Hereafter, Clint Eastwood’s latest directing effort written by Peter Morgan, tracks the separate stories of three individuals whose lives will eventually intersect. One of our heroes is a French journalist (Cecile De France), another is a blue-collar American man (Matt Damon), and lastly an orphaned English boy (Frankie McLaren), but they are all united by a common thread: A special connection to the afterlife. Even if the movie were a disaster, Eastwood would still be due credit for the audaciousness of attempting a genuine film about death without hiding behind an inch of frivolous comedy, action, or sex. But the reviewers mostly disagree.

New Yorker film critic David Denby writes, “most of the movie is not about what the dead mean to the living; it’s about having nice little chats with ghosts, and neither Eastwood nor [screenwriter Peter] Morgan has the taste for such flamboyant stuff." Erik Childress at Cinematical called it “a unchallenging dullard.” Peter Sciretta at Slashfilm wrote that the movie ended with, “logically-laughable coincidences,” and noted that, “coincidences are bad storytelling.”

Though there are outliers, movie critics respond in predictable ways. When it comes to action movies, critics look for clever plot twists and innovative action sequences (Google: critical response to Inception). With drama and thriller films, critics tend to favor the movies with the highest levels of atrocity (Crash, Babel, Precious). But when it comes to films that make sincere efforts at grappling with something cosmic, unless the movie is science fiction, critics never like it. Roger Ebert seems to agree with this assessment. In his review of The Fountain he wrote, “The movie’s biggest aesthetic gamble: its earnestness.”

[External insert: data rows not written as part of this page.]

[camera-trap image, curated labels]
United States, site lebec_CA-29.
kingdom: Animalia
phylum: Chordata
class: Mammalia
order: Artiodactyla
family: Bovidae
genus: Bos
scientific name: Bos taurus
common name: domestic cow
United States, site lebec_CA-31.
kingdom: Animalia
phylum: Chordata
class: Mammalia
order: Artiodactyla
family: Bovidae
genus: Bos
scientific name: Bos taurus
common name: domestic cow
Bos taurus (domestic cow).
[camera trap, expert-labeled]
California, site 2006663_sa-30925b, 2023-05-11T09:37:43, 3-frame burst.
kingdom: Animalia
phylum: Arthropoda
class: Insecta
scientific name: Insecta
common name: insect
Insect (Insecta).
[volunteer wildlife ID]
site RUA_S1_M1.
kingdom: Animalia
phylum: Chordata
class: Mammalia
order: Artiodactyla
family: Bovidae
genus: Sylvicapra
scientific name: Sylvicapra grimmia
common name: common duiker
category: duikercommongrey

At the very least Hereafter is worth seeing if only to prompt a discussion with your buddy, date, self, or Mommy, about a topic people often like to avoid until it happens. Death. Though they are absolutely all must-sees in my opinion, Donnie Darko, Contact, and Hereafter are not flawless films, but as consumers or experiencers of art, if we do not allow artists some space for miss-steps, or even total failure, then we can’t complain when everything comes out looking, sounding, and feeling the same.


Having reached the age of 80 and continuing to direct damn good movies, if there is one man who has earned the right to direct from the heart, it is Clint Eastwood. And if there is one movie worth seeing right now it is Hereafter.

I will leave you with a portion of Roger Ebert’s review of The Fountain.

Yes, The Fountain overreaches on every level, and that's exactly what I like about it. Big subject, big canvas, big ambitions. A young director's ungainly and overwrought folly? By all means, in the sense that Paul Thomas Anderson's "Magnolia" or Gus Van Sant's "My Own Private Idaho" or Martin Scorsese's "New York, New York" or Bernardo Bertolucci's "1900" are follies.

They're all bold attempts -- some more successful than others -- by passionate young filmmakers in their late 20s to mid-30s to sum up their own sensibilities and experience, to cram just about everything they know and feel, about life and about movies, on the screen at once.

That doesn't make for smooth, comfortable viewing, but I'd much rather watch somebody shoot for the moon when the stakes are sky-high than sit back while they play it safe.